- **TEXT EXTRACT**
╔══

Prime Minister David Cameron

Prime Minister David Cameron

PA Wire/Press Association Images

The government scheme aiming to “turn around” high cost and high need families, including a Havering household that cost taxpayers £250,000, has made huge progress according to new figures.

The Troubled Families scheme, launched in 2011, aims to reduce the financial and social cost of families with serious issues.

As of March, it has now transformed 40,000 of the 120,000 targeted households nationwide, which led David Cameron to say would “secure a better future for the country.”

Havering has excelled in the recent figures, with 222 (53.5 per cent) of the identified 415 families transformed as of March 2014, a huge increase on October’s total of 34.

The Recorder reported in March that one household had cost taxpayers £250,000 over the course of two years, but the latest figures are much more positive.

Kathy Bundred, head of children’s services, said it was a result of the council working “intensely” with the families.

╚══

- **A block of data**
╔══

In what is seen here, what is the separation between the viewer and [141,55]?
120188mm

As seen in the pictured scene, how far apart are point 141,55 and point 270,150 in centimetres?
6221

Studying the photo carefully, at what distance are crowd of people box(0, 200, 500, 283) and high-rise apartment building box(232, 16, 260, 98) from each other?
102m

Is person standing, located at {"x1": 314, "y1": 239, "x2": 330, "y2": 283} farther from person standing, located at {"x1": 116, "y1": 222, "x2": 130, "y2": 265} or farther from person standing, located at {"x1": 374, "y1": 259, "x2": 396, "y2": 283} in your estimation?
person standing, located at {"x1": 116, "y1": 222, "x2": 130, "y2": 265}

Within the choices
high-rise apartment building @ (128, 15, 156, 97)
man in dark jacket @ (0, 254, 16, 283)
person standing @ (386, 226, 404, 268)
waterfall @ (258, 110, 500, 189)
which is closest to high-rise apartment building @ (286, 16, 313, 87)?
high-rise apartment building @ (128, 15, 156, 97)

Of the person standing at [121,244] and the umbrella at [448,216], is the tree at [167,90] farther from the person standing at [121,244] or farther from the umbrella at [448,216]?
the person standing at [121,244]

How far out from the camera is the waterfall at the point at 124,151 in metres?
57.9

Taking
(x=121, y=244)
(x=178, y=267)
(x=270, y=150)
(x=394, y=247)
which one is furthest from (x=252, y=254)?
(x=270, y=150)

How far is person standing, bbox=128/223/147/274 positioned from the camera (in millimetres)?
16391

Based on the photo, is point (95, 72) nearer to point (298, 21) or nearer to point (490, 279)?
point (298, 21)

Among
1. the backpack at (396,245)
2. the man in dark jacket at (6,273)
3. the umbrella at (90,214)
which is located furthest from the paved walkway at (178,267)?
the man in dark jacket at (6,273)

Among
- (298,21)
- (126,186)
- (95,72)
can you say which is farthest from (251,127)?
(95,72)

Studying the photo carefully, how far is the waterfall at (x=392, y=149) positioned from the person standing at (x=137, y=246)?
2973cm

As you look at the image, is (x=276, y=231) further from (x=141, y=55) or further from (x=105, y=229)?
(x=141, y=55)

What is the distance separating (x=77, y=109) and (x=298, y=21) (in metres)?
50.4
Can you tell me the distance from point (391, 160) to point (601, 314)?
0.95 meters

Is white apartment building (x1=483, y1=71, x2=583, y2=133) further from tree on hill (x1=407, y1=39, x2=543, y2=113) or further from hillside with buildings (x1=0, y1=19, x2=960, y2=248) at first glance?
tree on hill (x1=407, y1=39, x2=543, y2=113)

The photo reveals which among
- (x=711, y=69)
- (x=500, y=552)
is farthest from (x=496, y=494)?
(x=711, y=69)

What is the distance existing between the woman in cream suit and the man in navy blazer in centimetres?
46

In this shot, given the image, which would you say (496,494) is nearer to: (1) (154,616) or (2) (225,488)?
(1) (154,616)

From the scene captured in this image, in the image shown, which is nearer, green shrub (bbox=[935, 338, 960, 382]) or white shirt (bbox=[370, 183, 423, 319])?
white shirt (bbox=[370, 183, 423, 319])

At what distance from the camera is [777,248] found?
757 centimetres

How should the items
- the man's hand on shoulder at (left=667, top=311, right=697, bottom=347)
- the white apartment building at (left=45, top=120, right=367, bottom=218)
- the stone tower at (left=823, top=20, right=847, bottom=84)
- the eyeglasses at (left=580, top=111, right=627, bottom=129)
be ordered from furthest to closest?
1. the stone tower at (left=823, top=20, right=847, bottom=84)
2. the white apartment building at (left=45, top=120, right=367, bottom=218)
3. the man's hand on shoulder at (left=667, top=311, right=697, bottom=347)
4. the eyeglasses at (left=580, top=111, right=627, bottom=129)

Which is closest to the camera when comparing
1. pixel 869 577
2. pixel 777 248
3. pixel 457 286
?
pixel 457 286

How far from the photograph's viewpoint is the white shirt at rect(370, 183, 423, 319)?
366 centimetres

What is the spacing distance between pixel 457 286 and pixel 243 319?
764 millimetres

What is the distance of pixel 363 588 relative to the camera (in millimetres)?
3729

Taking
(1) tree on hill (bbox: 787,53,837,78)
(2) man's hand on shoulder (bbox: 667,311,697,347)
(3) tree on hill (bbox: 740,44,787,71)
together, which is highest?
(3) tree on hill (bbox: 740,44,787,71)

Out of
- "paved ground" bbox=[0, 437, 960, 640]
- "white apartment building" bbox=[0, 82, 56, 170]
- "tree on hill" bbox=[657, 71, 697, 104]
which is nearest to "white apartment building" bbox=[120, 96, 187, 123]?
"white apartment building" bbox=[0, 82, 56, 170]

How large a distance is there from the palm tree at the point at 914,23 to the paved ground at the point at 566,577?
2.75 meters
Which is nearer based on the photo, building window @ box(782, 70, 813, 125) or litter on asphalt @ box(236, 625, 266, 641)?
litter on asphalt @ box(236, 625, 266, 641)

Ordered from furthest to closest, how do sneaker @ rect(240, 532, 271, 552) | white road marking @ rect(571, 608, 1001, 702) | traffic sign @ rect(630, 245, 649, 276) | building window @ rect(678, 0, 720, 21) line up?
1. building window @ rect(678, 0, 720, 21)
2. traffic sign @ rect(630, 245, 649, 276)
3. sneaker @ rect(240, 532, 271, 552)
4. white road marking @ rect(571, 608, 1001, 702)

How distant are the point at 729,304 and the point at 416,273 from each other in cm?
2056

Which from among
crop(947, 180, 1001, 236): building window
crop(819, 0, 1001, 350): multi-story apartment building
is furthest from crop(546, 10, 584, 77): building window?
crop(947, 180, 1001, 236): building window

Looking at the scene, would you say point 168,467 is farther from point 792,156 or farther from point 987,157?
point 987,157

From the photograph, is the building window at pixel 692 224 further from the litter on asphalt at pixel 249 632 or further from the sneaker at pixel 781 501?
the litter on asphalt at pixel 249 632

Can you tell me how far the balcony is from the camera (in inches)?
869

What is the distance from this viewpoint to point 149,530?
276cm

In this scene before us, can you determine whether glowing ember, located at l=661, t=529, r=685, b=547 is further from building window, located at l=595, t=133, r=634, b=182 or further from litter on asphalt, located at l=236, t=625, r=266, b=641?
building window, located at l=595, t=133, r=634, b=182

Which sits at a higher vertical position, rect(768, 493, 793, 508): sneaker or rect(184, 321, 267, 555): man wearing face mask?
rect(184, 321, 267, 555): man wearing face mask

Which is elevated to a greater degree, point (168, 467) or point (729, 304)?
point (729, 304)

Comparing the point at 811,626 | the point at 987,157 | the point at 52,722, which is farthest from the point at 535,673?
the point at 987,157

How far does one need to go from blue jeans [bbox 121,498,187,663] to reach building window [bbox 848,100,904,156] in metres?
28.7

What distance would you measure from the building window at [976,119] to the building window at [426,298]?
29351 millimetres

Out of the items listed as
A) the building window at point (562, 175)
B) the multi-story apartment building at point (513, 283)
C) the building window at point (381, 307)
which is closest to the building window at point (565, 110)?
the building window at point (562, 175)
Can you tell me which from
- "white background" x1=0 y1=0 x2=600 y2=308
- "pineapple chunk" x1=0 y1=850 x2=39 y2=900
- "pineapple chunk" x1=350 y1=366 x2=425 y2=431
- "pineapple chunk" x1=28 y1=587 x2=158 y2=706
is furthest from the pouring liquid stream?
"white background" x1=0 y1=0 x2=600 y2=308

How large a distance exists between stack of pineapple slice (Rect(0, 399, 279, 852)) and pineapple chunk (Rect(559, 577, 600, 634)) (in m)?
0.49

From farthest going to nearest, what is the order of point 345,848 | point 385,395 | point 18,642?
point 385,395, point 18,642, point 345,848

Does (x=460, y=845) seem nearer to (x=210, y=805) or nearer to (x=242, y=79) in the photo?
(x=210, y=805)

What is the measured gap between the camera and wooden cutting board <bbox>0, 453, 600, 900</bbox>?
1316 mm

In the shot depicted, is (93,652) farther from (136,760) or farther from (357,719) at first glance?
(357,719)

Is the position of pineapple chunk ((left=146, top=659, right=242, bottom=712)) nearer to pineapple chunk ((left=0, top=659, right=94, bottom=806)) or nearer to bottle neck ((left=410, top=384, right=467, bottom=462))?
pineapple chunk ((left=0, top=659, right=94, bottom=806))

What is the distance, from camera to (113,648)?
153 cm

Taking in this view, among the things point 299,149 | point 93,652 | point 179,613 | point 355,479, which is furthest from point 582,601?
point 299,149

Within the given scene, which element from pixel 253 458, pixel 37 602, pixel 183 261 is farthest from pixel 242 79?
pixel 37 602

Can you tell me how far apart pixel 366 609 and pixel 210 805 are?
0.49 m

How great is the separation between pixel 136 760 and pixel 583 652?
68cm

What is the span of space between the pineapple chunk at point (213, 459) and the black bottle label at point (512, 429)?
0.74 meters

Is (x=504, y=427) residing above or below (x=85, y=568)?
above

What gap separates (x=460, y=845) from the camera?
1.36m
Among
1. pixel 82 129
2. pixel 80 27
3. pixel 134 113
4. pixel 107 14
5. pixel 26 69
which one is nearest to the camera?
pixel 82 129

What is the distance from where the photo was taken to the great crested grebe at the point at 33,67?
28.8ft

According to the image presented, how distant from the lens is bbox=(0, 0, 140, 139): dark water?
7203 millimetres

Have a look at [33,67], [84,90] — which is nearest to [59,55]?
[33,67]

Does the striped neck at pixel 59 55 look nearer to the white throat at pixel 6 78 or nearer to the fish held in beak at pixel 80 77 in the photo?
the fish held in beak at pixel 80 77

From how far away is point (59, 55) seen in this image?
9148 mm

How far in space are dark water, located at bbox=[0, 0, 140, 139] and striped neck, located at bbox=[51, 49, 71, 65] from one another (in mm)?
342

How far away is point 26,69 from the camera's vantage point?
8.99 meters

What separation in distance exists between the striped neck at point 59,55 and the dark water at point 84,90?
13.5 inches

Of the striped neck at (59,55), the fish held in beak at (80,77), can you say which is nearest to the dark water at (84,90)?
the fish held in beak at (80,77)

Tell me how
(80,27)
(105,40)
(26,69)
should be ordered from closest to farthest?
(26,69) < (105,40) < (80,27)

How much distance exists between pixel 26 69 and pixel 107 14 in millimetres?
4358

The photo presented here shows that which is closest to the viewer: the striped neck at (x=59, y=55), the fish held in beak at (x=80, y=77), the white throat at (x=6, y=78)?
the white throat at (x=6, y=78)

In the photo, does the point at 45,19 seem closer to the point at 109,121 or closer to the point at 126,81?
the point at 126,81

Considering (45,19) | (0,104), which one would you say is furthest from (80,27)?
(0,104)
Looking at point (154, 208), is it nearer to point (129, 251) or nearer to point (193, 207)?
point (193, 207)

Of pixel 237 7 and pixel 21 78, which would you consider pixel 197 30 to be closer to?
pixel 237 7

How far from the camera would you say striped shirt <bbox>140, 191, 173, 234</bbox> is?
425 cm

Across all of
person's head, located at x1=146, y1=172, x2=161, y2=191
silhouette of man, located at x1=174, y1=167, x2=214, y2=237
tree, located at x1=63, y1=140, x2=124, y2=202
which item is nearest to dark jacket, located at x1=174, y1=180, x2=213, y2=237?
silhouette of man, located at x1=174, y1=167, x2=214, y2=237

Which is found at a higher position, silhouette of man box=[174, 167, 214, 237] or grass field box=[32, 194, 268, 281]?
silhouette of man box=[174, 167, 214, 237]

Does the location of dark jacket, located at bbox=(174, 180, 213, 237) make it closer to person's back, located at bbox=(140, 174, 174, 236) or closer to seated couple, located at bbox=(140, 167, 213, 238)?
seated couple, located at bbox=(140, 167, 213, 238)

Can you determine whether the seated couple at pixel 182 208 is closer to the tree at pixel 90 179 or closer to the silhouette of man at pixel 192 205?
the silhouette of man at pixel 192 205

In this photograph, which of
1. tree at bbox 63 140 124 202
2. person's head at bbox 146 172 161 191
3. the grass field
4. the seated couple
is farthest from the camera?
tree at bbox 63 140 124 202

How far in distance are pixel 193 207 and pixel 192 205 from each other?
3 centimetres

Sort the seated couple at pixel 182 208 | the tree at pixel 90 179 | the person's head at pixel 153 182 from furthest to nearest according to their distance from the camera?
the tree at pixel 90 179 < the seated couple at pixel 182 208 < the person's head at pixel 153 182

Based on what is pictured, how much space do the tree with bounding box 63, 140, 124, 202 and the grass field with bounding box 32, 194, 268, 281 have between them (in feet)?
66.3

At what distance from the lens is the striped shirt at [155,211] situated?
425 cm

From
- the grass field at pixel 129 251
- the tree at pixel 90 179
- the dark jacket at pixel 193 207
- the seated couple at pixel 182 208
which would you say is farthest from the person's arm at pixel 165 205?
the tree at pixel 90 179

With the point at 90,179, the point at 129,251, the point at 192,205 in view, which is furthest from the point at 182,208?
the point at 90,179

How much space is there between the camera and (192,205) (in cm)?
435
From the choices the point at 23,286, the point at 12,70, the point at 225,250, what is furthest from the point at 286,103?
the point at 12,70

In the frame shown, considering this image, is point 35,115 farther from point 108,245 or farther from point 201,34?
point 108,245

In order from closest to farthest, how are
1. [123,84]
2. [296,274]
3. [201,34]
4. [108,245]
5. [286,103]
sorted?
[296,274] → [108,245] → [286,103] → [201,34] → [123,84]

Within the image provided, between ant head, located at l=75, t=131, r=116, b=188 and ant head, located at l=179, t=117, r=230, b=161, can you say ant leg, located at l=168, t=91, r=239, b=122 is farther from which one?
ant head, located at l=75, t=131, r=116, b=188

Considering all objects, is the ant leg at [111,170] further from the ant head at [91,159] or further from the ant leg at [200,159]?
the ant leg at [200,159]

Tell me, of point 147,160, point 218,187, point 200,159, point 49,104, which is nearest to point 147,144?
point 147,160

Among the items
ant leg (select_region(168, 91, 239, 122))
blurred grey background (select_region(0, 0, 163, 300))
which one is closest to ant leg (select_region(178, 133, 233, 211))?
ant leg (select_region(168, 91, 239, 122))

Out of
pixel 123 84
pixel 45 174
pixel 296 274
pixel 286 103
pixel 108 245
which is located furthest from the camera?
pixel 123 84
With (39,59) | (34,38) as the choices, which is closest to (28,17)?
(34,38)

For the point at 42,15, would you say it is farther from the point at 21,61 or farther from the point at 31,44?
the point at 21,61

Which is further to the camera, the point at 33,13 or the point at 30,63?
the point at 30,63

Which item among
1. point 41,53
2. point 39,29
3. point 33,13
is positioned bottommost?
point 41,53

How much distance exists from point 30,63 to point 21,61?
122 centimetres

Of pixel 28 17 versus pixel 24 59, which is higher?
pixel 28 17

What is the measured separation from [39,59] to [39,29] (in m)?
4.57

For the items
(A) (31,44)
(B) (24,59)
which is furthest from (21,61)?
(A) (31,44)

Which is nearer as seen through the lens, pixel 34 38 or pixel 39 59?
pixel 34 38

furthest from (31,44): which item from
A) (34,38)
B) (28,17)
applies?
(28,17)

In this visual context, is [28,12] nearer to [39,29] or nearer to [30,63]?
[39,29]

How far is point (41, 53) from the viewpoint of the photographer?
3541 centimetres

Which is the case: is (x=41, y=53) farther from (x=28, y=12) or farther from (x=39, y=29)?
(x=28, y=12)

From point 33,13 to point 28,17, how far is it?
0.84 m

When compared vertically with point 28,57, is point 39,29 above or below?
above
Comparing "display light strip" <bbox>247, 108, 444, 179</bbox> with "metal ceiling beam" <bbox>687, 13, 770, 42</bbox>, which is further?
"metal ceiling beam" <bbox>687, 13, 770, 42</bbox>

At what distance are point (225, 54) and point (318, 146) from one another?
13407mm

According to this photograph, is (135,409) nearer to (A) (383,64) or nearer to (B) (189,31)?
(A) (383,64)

╚══

- **THE TASKS**
1. Using the article on the Troubled Families scheme, decide whether each statement agrees with it. Answer yes or no for each and quote the words that settle it.
(a) The scheme was launched in 2011.
(b) Nationwide, 120,000 households have been transformed.
(c) Havering had 34 families transformed in October.
2. List every number written in digits in the Troubled Families article that counts families or households.
3. Answer these questions from the Troubled Families article.
(a) What is Kathy Bundred's job?
(b) What percentage of Havering's identified families had been transformed as of March 2014?
(c) Over what period did one household cost taxpayers £250,000?
You won't need the records for anything here.

- **SOLUTIONS**
1.
(a) Yes: "launched in 2011"
(b) No: "transformed 40,000 of the 120,000 targeted households nationwide"
(c) Yes: "a huge increase on October’s total of 34"

2. 40,000; 120,000; 222; 415; 34

3.
(a) Head of children’s services
(b) 53.5 per cent
(c) Two years